Economic Stimulus Bill Passes the House
WASHINGTON - Wisconsin's First District Congressman Paul Ryan today voted in favor of H.R. 1540, the Recovery Rebates and Economic Stimulus for the American People Act, also referred to as the "Economic Stimulus bill" to allow taxpayers to keep more of their own money. The House passed this bill by a vote of 385 to 35 with one member voting present.
The Economic Stimulus bill would provide rebate checks to individuals and families, bonus depreciation for businesses for new equipment purchases, increased expensing limits for small businesses and an increase in loan limits for Government Sponsored Enterprises (GSEs) such as Fannie Mae and Freddie Mac as well as the Federal Housing Administration (FHA).

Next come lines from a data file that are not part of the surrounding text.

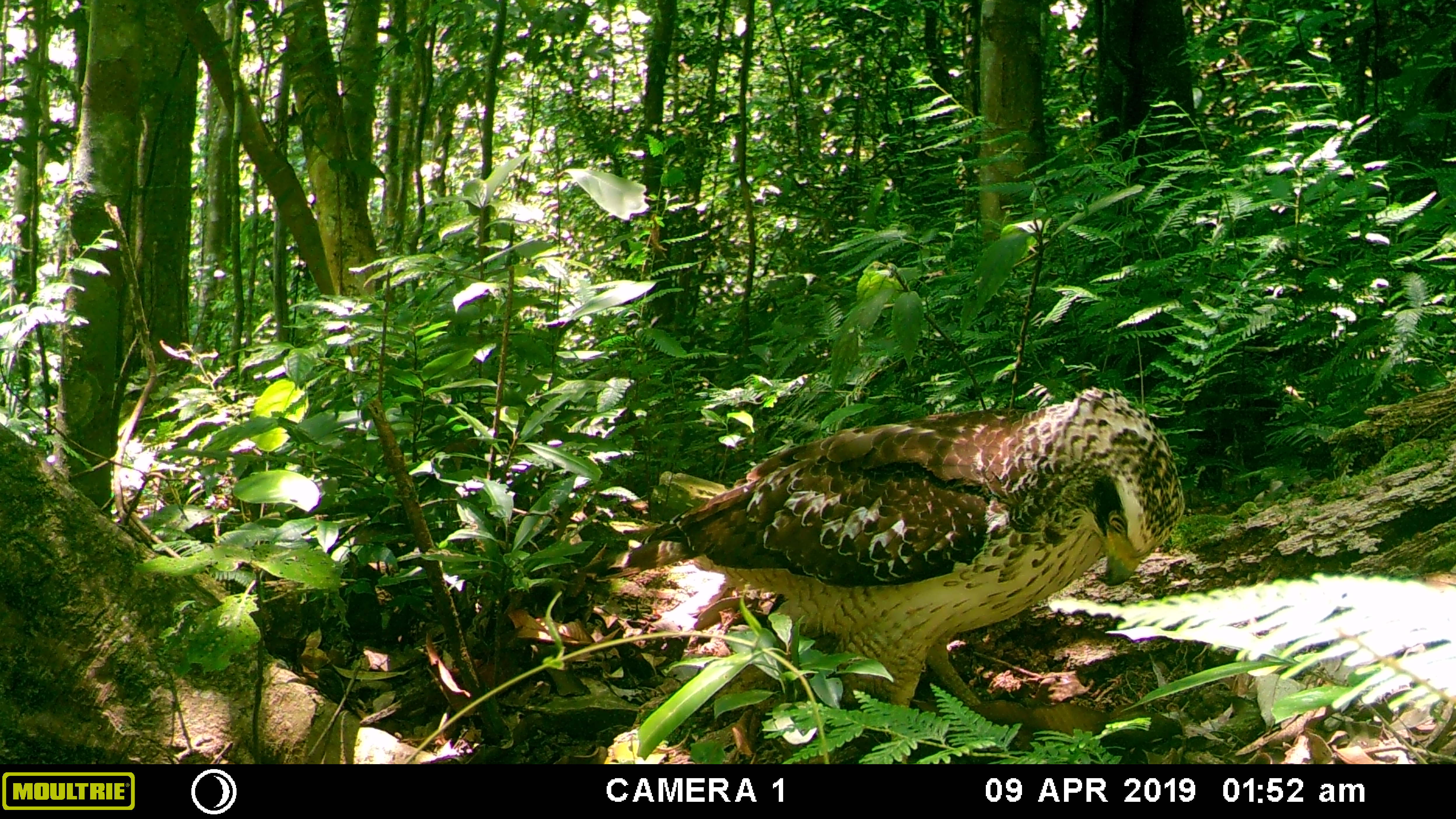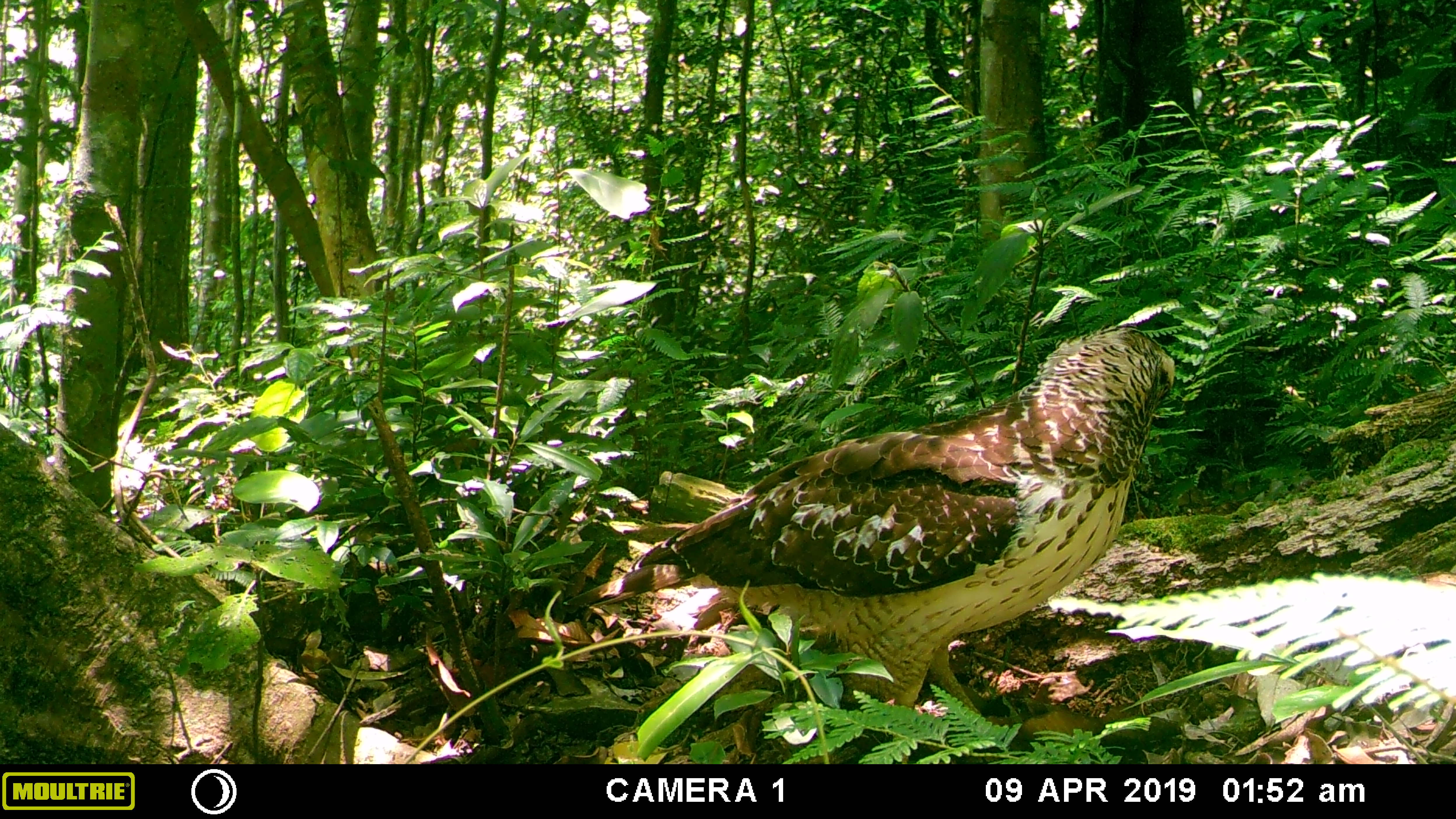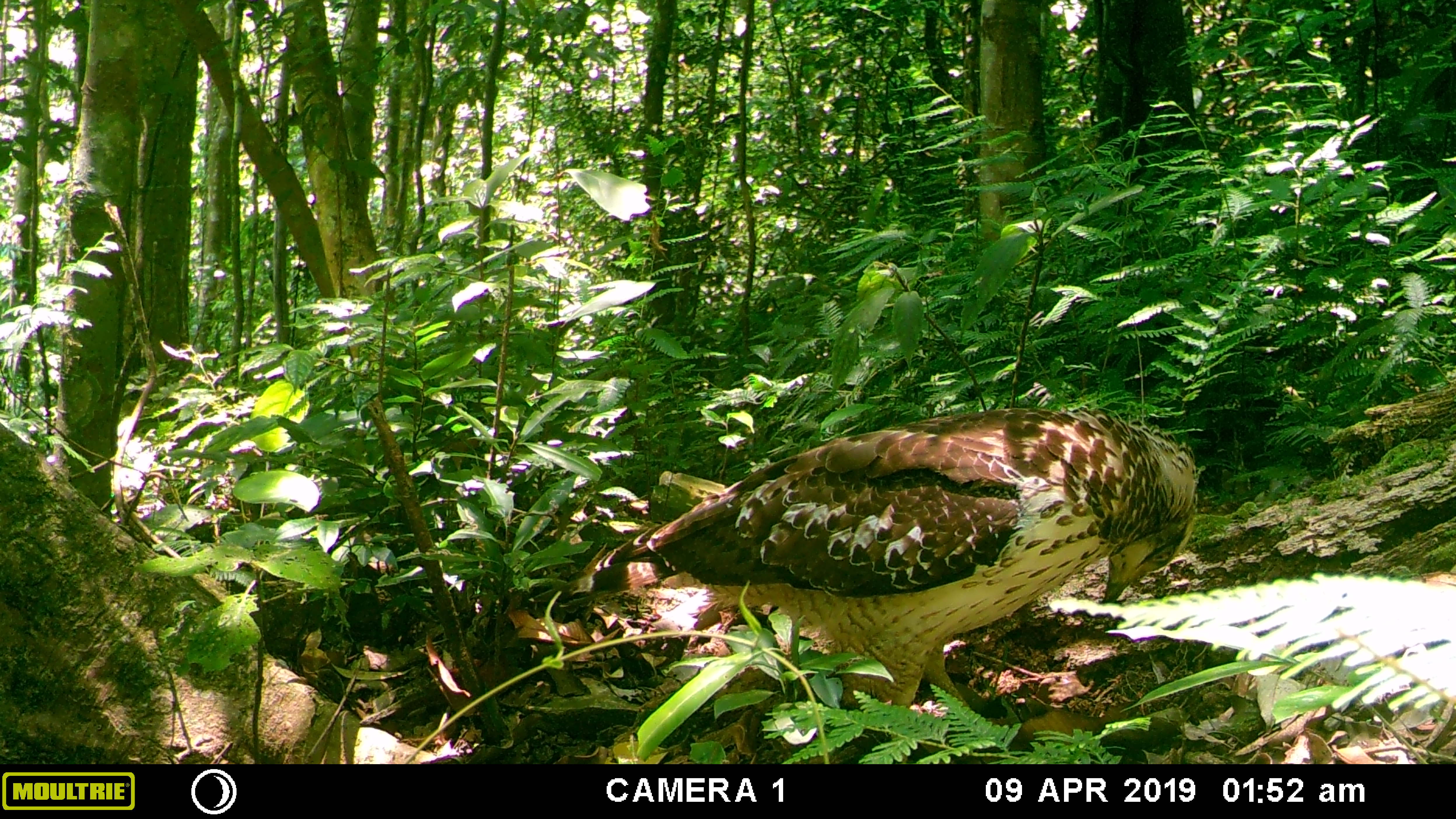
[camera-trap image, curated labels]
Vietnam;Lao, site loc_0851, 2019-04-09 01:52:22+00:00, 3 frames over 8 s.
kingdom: Animalia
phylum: Chordata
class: Aves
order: Accipitriformes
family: Accipitridae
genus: Spilornis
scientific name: Spilornis cheela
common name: crested serpent eagle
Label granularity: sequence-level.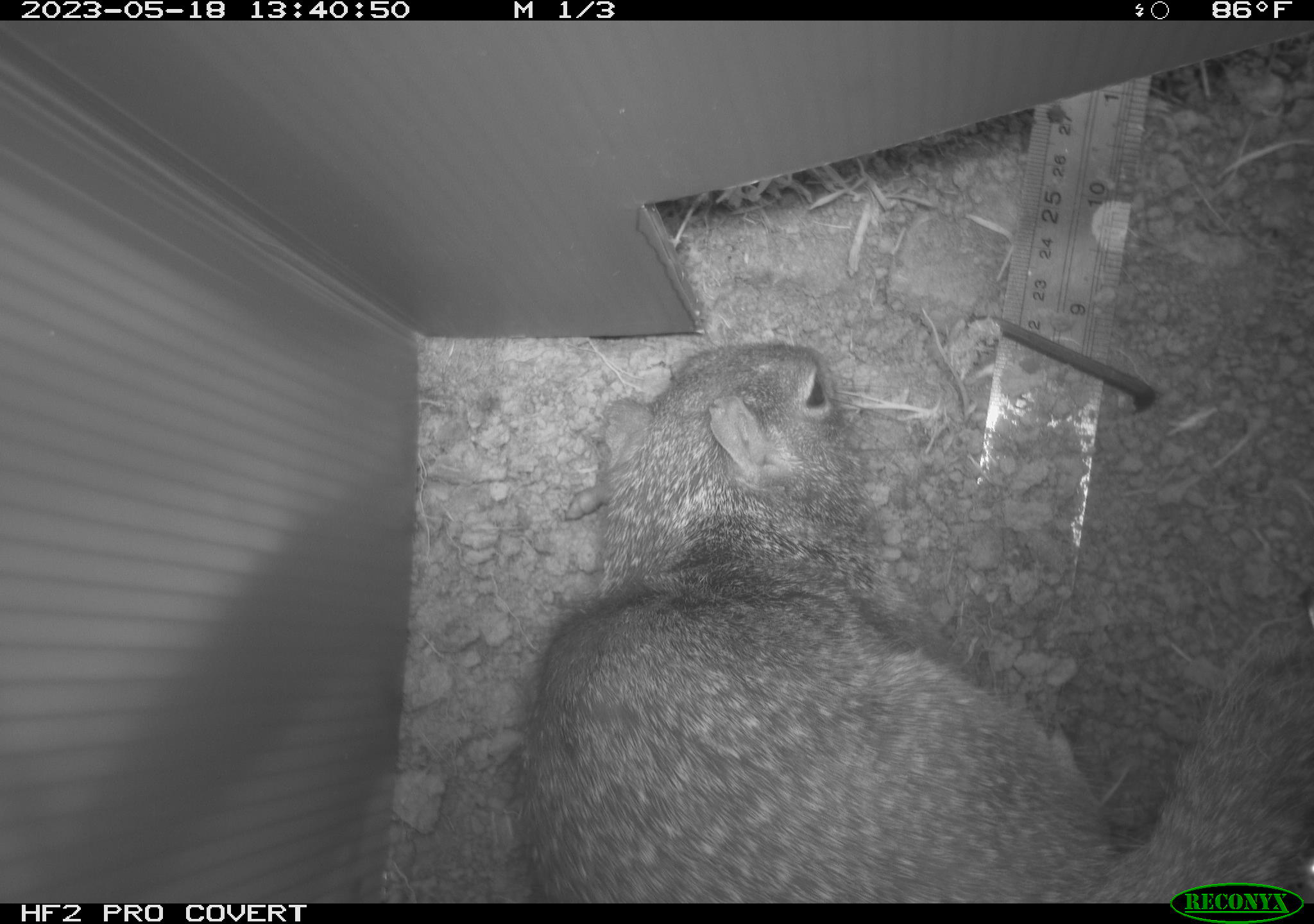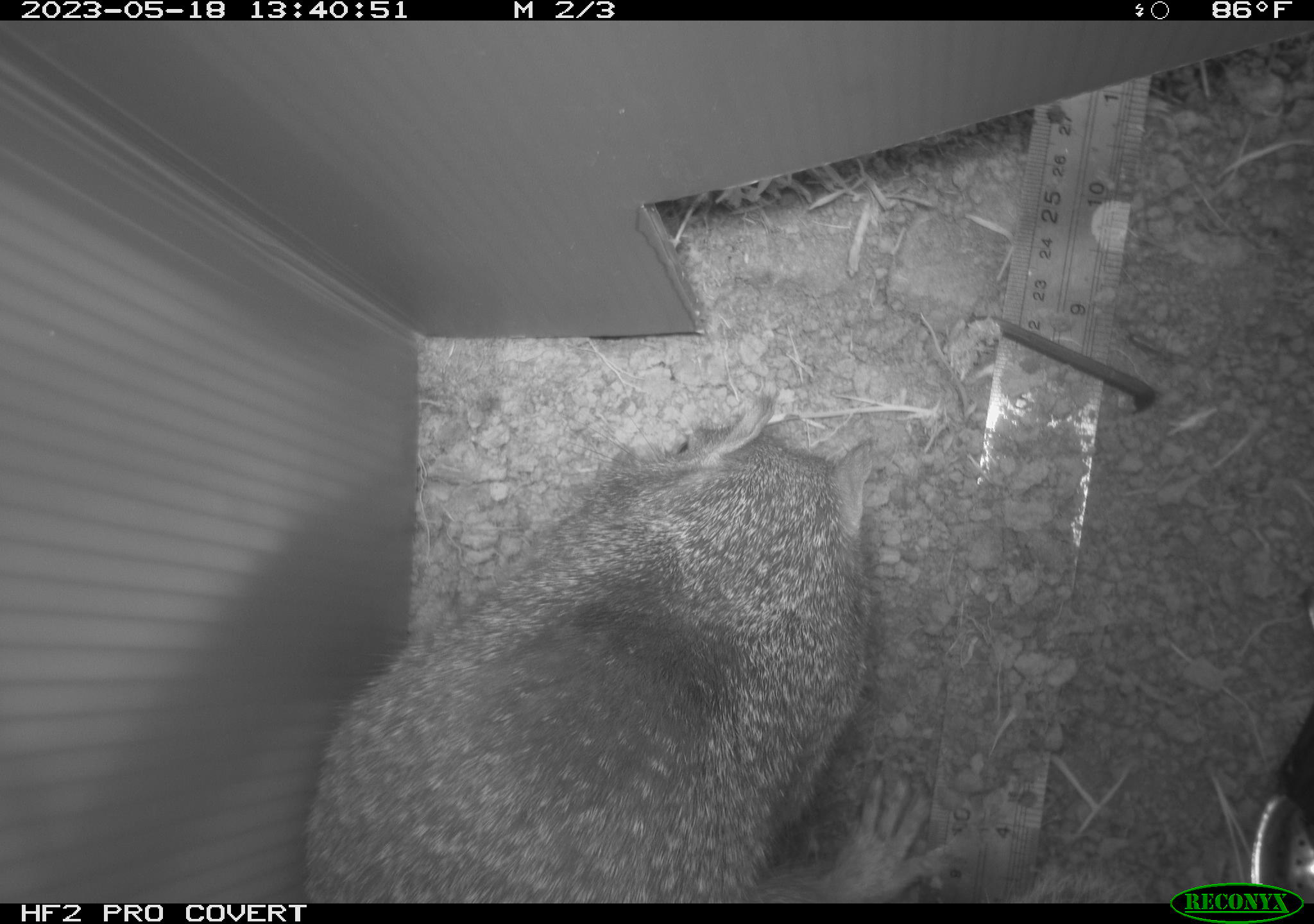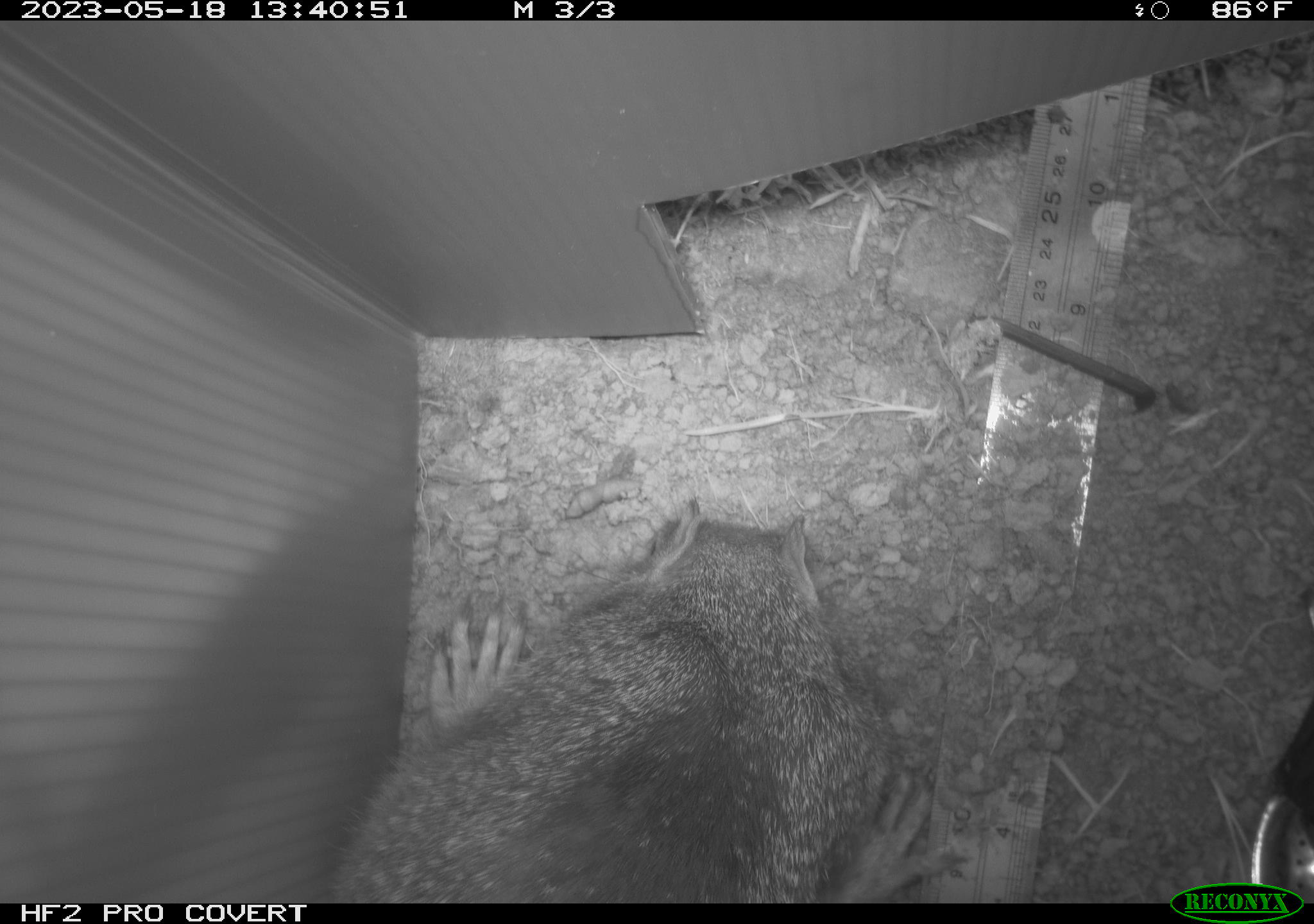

"Since my first day in Congress, I have focused on protecting peoples' paychecks. People are overtaxed and the best aspect of this proposal is that it allows people keep more of their hard-earned money. I also believe the business incentives will help create jobs," Ryan said.
"I will not pretend, however, that this bill will do much to stimulate' the economy. This bill is more about good politics for both parties, than it is about sound economic policy. The idea that sending $100 billion back to people to spend at the mall will turn around a $14 trillion economy is fallacy and we shouldn't oversell this bill." Ryan said, "The bottom line is this: people are struggling to keep up with the cost of living and letting them keep more of what they earn is the right thing to do. That is why I voted for this bill."
Specifically, H.R. 1540 includes the following provisions:
Rebate Checks for Individuals and Families: Rebate check amounts would be determined by the greater of two options: (a) income tax paid in 2007, with a maximum of $600 for a single taxpayer and $1,200 for married couples; or (b) $300 for an individual and $600 for a married couple, provided the individual or couple earned income of at least $3,000 in 2007. The rebate check amounts would phase-out with adjusted gross incomes above $75,000 for a single taxpayer and $150,000 for married couples. A children's bonus would be included in the rebate check calculation. Anyone qualifying for the base amount would also receive an additional $300 per child, with no cap on the number of children.
Bonus Depreciation for Businesses: A 50 percent bonus deduction on new equipment in the year it is placed in service, with certain exceptions for equipment with a "long life." This provision expires at the end of this year. This tax relief provides an incentive to small businesses to invest now and create more jobs.
Small Business Expensing: Current law permits small businesses to immediately expense (rather than deduct over time), costs for the first $125,000 of purchases each year. Current law phases out that benefit, on a dollar-for-dollar basis, when purchases exceed $500,000. The agreement increases those limits for 2008, to $250,000 and $800,000. This provision expires at the end of this year. It would provide small businesses an incentive to invest now in their business so they can keep the workers they employ and create more jobs.